3.1. Maize classifier implementation

We used a random forest classifier to classify maize vs. non-maize in all experiments. Random forests (Ho 1995, Breiman 2001) are an ensemble machine learning method comprised of many decision trees in aggregate. Each decision tree is trained on a bootstrapped version of the training set and a random subset of features to reduce the correlation of predictions across decision trees and improve performance when those predictions are averaged. Random forests are commonly used in crop type classification (Defourny et al 2019, Jin et al 2019) and other Earth observation tasks due to their high accuracy and computational efficiency.

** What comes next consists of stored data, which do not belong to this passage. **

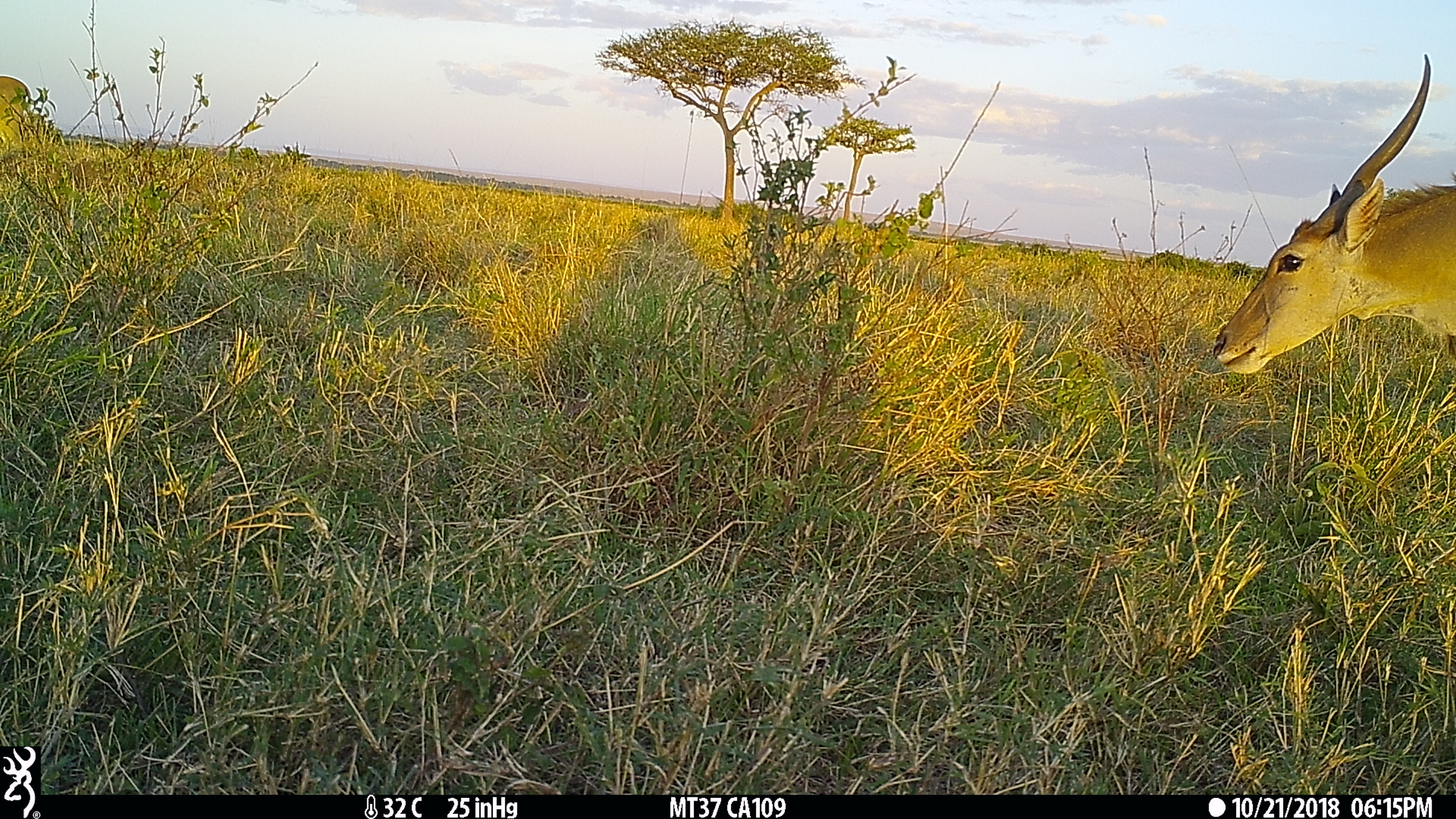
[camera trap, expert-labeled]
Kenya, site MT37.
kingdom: Animalia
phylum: Chordata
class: Mammalia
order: Artiodactyla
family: Bovidae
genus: Tragelaphus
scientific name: Tragelaphus oryx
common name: eland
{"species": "eland (Tragelaphus oryx)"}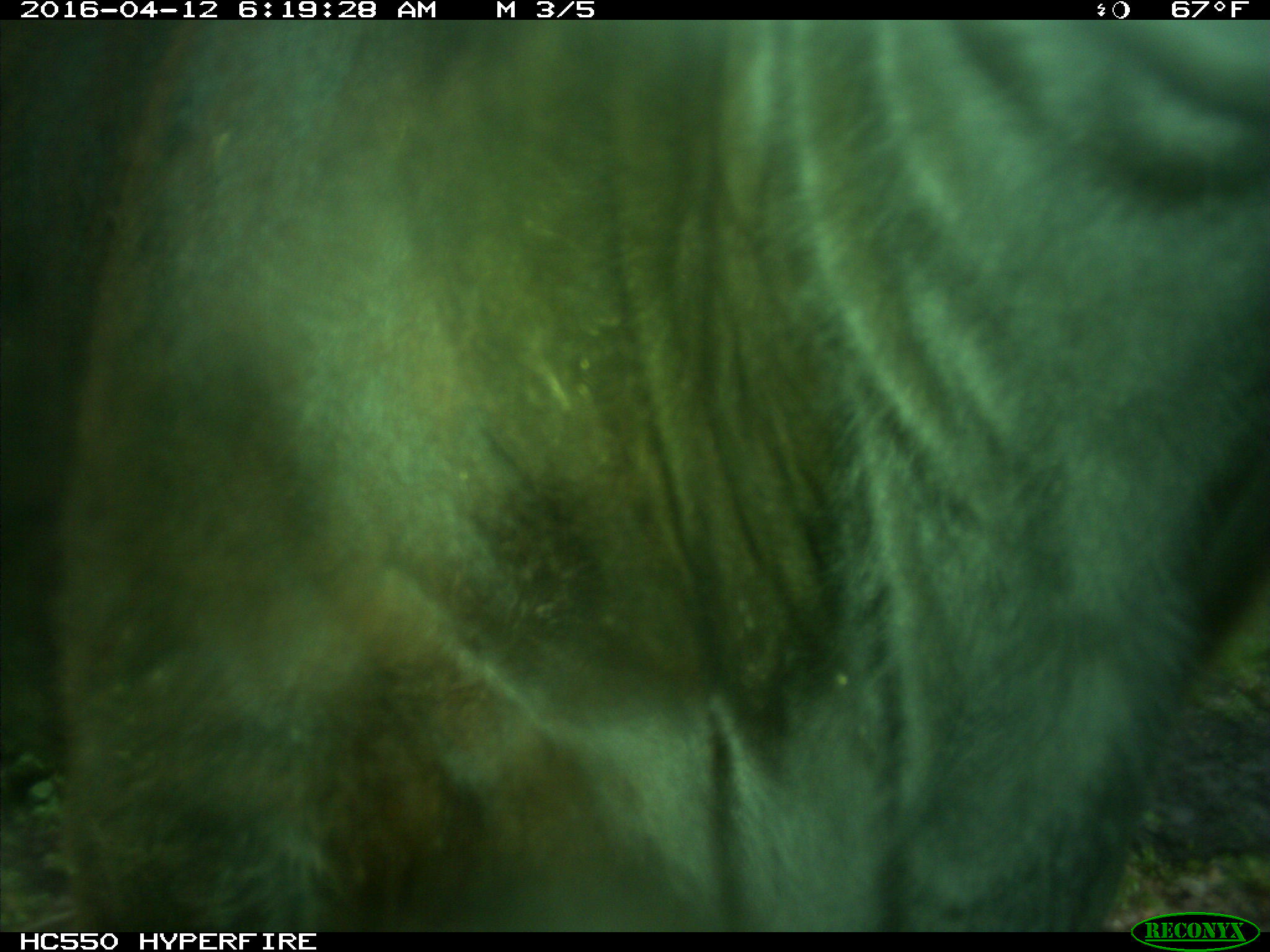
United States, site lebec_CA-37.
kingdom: Animalia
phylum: Chordata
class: Mammalia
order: Artiodactyla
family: Bovidae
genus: Bos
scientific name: Bos taurus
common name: domestic cow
Bos taurus (domestic cow).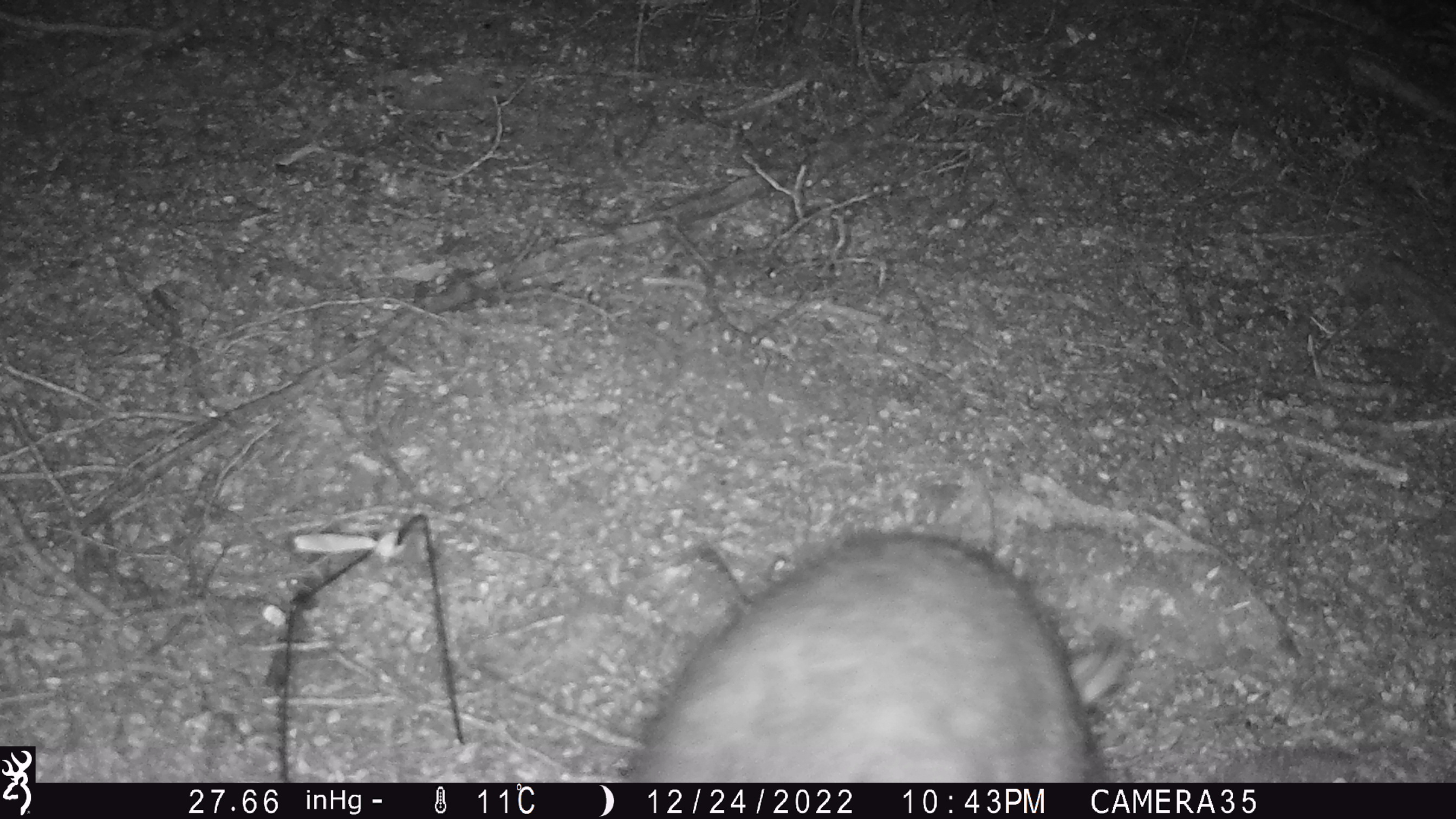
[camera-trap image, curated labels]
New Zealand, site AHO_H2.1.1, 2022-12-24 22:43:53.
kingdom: Animalia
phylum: Chordata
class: Mammalia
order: Diprotodontia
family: Phalangeridae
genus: Trichosurus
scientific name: Trichosurus vulpecula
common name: common brushtail possum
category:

We used the RandomForestClassfier implemented in Python's scikit-learn package. We kept the default parameters, with the exception of raising n_estimators from 10 to 100 to reduce prediction variance.

We discretized each study region into $0.5^{\circ} \times 0.5^{\circ}$ grid cells. All GEDI shots in each grid cell were placed entirely in either the training set or test set, with 80% of grid cells in training and 20% in test (figure A2). Splitting GEDI shots along grid cells reduces spatial correlation across the training and test sets, thereby preventing classification metrics from being artificially inflated. For each result reported in this paper, we ran the classifier 11 times using different training and test splits, and we report the mean and standard deviation of accuracy over all runs. We chose an odd number of runs (11 instead of, say, 10) to make it easier to select the run with median accuracy and visualize its confusion matrix.

3.2. Testing GEDI features for maize classification within regions

Our first experiments test how well GEDI waveforms can distinguish maize from non-maize crops based on maize being a significantly taller crop. As GEDI was designed to monitor forests, it is unknown whether the instrument would be able to resolve height differences between crop types at all.

We trained a random forest classifier for each study region using GEDI RH metrics ('GEDI Local') as features, and compared this model to a baseline random forest classifier trained on S2 harmonic coefficients ('S2 Local'). Both models were tasked with distinguishing maize samples from non-maize samples, where the ground truth for crop type was provided by the datasets described in section 2.4. The S2 Local model is representative of current state-of-the-art crop type classifiers that use optical imagery to predict crop types. It provides a reference for the GEDI Local model as well as models that are transferred across regions.

The number of samples and locations used for training and testing the GEDI and S2 models were identical. Although S2 provides wall-to-wall imagery while GEDI only observes a small subset of Earth's surface, we limited S2 samples to GEDI shot locations. By controlling for sample size and location, we directly compare the two sets of features.

The timing of GEDI observations is important, as maize will be most distinguishable from other crops when their height difference is the greatest. To test the sensitivity of classification performance to growing season timing, we compared the performance of GEDI Local models trained on July-only shots, August-only shots, September-only shots, and shots from all three months.

3.3. Testing GEDI feature transfer across regions

After classifying maize vs. non-maize crops within each region, we tested model transfer across regions. For each GEDI Local and S2 Local classifier trained in the U.S., China, or France, we applied the classifier to the test sets of the other two regions to separate maize from non-maize. We refer to these models as 'GEDI Transfer' and 'S2 Transfer'. The models were not shown any additional data from the new regions. High classification accuracy in a new region would indicate that the model's features generalize across space and few if any labels are needed from the new region to classify maize. Conversely, low classification accuracy would mean that the learned relationship between features and crop types holds true only locally, and labeled data is needed in the new region to learn new classification boundaries.

We compared the GEDI Transfer models to their Local counterparts to see how well GEDI RH metrics generalize across geography. To understand whether growing season timing affects model transfer, we repeated this analysis for each GEDI model trained on July-only shots, August-only shots, September-only shots, and shots from all three months.

3.4. Wall-to-wall crop type mapping using GEDI as training labels

Even if GEDI features transfer perfectly across geography—i.e. maize is always identifiable in GEDI waveforms no matter where on Earth one looks—GEDI only samples 4% of the land surface and cannot alone generate a wall-to-wall crop type map. Achieving a continuous map in space requires GEDI-based approaches to be combined with wall-to-wall imagery like that provided by S2.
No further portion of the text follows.